My service has a lot of moving parts, all of which are distributed among a couple dozen different servers. Keeping the technical infrastructure running smoothly requires a lot of data visualization of server stats, database stats, web request stats, worker stats, user stats, etc. I have everything piped into a nice dashboard so we can see if there is anything odd happening at a glance. When things break (and they will) you need to know where to look first.
Having 5k users also requires time to help them with support issues. Users generate a lot of bug reports, questions, and suggestions. To keep paying users happy, I offer a 1-day response time on support issues, which requires me to spend quite a bit of time sending emails.
Then, of course, if you want to grow the app, you need to spend time marketing it. We could talk for hours about this.

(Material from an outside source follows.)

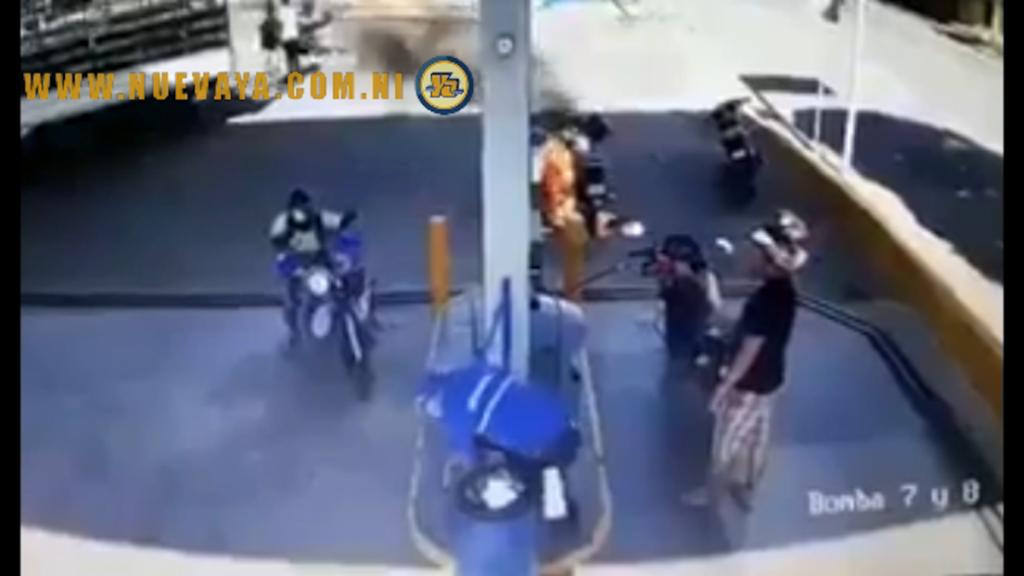 Una motocicleta se incendió este domingo en una gasolinera de Rivas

The list goes on and on. Feel free to shoot me an email (email in my profile) if you want to talk specifics about anything.
Not overkill as servers are not equal and different apps require different infrastructure. The bulk of my servers are small worker servers that go out and fetch feeds. Parallel downloads, high network throughput, low CPU/memory.
Most of the servers are workers which fetch feeds. Parallel downloads across a number of low-level commodity servers. Additionally, there's a master and slave Postgres database, a small Cassandra cluster, 2 redis boxes, an elasticsearch cluster, front-end servers, caching servers, etc. Shoot me an email if you want to talk in more detail.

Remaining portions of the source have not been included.